Directions for this task:
Retype the passage of the gun-law blog post word for word, beginning at the words "I don’t think" and stopping after the words "campus carry bill.".

Month: March 2016

Bit of a disconnect

A young man, Peter Mielke, 19, was an employee at a pizza parlor in Bellaire, Texas, and was shot and killed during an armed robbery.  The news report says that Peter complied with the robbers demand for money and then was shot multiple times.  The murderer’s identity is as of yet unknown and police are asking for help from anybody that might know something about the crime.

This is a sad story.

Moms Demand Action managed to make it worse.

Pizza Robbery

“Help us fight our nationa’s lax gun laws and ‘guns everywhere’ culture, which endangers our families.”

Um… WTF!?!  When MDA screeches about “guns everywhere culture” they are usually talking about concealed carry.  Even when ranting about open carry in Texas, that still requires the carrier to have a permit, which in the state of Texas involves a fingerprint background check.  So it MDA going out on the limb that the murderer who robbed a pizza parlor was a CCW permit holder?  Color me skeptical on that one.

I don’t think Texas’ lax gun laws or “guns everywhere culture” are responsible for this one.  Why?  Because New York City has some of the toughest gun laws on the books and virtually no concealed carry, yet a quick search of the NYC CBS local news shows that armed robbery is a pretty common occurrence there.

This murder isn’t the product of Texas’ love of guns.  This is the result of a bad guy engaged in criminal activity.  If there is a culture responsible for this, isn’t not the one where loving families go to the range and target shoot together.

Governor Toldyaso

The Georgia Legislature is pushing forward with a campus carry bill.

The anti-gun Georgia establishment whipped out the dog-eared old script of anti-gun, anti-carry platitudes.

Persons have to be trained to use a weapon in a matter to fight back. Georgia doesn’t do any kind of training to allow you to carry even if you have a permit. It doesn’t guarantee that you will protect anyone or that the law is going to work.” – State Sen. Harold Jones II, D-Augusta

Concealed carriers are all dumb amateurs. Check.

Dataset items:
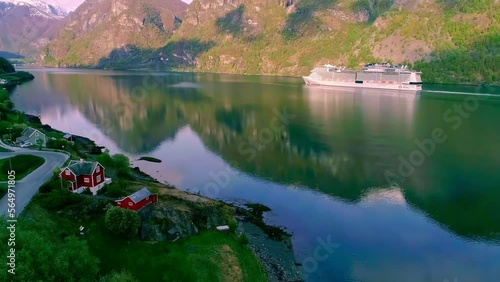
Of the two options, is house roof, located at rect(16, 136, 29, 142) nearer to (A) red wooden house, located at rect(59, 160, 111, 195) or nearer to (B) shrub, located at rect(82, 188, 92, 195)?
(A) red wooden house, located at rect(59, 160, 111, 195)

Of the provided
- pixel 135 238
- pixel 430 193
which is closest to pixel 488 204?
pixel 430 193

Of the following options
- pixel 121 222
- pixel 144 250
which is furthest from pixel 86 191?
pixel 144 250

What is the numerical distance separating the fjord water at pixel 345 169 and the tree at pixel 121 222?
15.9m

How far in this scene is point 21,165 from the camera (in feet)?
145

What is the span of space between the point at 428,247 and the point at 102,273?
31.8 metres

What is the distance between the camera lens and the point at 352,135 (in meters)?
82.2

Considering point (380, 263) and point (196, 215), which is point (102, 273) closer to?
point (196, 215)

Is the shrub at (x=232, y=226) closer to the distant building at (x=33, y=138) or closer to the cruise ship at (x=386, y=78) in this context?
the distant building at (x=33, y=138)

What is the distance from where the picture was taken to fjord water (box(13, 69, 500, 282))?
1478 inches

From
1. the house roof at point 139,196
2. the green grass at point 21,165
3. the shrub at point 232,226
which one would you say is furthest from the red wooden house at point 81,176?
the shrub at point 232,226

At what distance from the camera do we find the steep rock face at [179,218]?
112 ft

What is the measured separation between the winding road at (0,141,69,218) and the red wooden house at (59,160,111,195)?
352 centimetres

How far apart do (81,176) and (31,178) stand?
7.56 meters

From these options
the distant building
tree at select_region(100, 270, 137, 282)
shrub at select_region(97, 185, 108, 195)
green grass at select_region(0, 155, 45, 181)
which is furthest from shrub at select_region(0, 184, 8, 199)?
the distant building
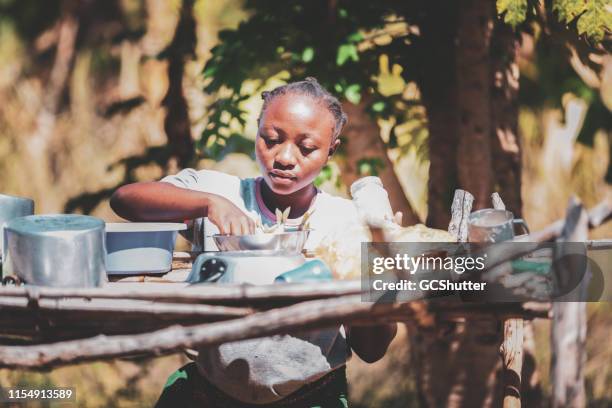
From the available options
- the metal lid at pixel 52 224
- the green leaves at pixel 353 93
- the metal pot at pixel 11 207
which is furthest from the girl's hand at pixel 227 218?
the green leaves at pixel 353 93

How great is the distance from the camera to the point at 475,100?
12.3ft

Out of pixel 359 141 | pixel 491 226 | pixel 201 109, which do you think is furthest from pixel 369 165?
pixel 201 109

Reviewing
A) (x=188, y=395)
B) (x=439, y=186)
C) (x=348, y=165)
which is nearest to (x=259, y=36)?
(x=348, y=165)

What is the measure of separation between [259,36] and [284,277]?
2366 mm

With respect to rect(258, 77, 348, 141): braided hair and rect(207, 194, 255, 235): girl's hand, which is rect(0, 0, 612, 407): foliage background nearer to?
rect(258, 77, 348, 141): braided hair

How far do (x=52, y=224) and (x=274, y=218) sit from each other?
69 cm

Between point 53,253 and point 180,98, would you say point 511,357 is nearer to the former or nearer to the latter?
point 53,253

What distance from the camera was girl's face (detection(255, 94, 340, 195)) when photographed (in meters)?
2.15

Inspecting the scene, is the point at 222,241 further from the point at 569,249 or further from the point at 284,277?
the point at 569,249

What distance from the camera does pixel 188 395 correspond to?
7.48 ft

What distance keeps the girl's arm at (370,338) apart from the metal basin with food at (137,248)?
1.70 feet

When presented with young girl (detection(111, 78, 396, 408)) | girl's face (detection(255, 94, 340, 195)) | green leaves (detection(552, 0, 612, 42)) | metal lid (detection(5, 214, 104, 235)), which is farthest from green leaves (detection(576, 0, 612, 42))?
metal lid (detection(5, 214, 104, 235))

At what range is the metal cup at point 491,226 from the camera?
1.69 metres

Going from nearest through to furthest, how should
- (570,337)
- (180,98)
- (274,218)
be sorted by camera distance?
(570,337) → (274,218) → (180,98)
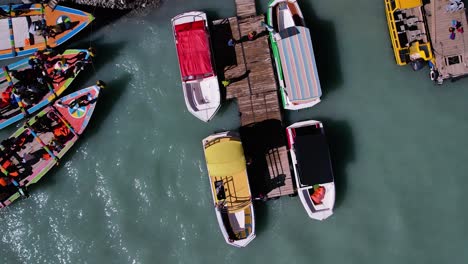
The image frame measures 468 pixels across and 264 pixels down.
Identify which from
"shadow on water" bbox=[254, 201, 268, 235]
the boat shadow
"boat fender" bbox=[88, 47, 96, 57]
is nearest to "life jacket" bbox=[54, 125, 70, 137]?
the boat shadow

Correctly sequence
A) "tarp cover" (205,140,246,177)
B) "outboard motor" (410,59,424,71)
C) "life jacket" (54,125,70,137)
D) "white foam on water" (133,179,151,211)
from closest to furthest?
Result: "tarp cover" (205,140,246,177)
"life jacket" (54,125,70,137)
"outboard motor" (410,59,424,71)
"white foam on water" (133,179,151,211)

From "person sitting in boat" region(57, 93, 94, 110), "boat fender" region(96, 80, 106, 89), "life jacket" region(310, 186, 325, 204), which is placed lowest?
"life jacket" region(310, 186, 325, 204)

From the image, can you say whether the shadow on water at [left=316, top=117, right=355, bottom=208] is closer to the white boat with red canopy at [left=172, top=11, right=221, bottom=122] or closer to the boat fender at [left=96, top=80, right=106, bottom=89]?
the white boat with red canopy at [left=172, top=11, right=221, bottom=122]

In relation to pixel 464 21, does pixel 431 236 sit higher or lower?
lower

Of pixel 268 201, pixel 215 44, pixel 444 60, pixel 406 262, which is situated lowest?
pixel 406 262

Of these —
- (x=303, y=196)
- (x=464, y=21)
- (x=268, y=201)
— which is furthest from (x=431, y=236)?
(x=464, y=21)

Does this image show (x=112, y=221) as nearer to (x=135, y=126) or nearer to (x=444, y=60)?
(x=135, y=126)
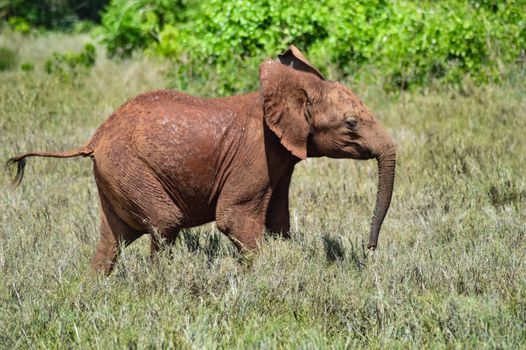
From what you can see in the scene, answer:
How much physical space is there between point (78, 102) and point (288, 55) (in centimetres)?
631

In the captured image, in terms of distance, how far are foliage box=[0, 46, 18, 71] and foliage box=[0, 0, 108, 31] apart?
379 inches

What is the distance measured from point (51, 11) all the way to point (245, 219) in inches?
912

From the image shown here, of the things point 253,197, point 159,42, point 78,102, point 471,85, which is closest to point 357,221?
point 253,197

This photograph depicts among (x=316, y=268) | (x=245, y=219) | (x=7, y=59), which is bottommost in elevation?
(x=7, y=59)

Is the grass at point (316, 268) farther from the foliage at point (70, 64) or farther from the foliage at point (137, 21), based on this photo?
the foliage at point (137, 21)

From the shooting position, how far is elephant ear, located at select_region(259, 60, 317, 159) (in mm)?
5574

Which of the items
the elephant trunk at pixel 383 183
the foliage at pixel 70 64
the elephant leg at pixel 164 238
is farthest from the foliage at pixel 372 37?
the elephant trunk at pixel 383 183

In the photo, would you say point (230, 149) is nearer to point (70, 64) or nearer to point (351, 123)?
point (351, 123)

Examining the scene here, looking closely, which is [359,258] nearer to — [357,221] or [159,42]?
[357,221]

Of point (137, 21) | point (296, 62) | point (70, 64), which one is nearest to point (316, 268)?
point (296, 62)

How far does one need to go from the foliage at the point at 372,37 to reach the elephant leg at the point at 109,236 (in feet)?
17.9

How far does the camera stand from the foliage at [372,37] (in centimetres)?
1138

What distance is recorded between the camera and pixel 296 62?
19.4ft

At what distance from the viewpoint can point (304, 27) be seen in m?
11.5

Solution to this exercise:
I don’t think Texas’ lax gun laws or “guns everywhere culture” are responsible for this one.  Why?  Because New York City has some of the toughest gun laws on the books and virtually no concealed carry, yet a quick search of the NYC CBS local news shows that armed robbery is a pretty common occurrence there.

This murder isn’t the product of Texas’ love of guns.  This is the result of a bad guy engaged in criminal activity.  If there is a culture responsible for this, isn’t not the one where loving families go to the range and target shoot together.

Governor Toldyaso

The Georgia Legislature is pushing forward with a campus carry bill.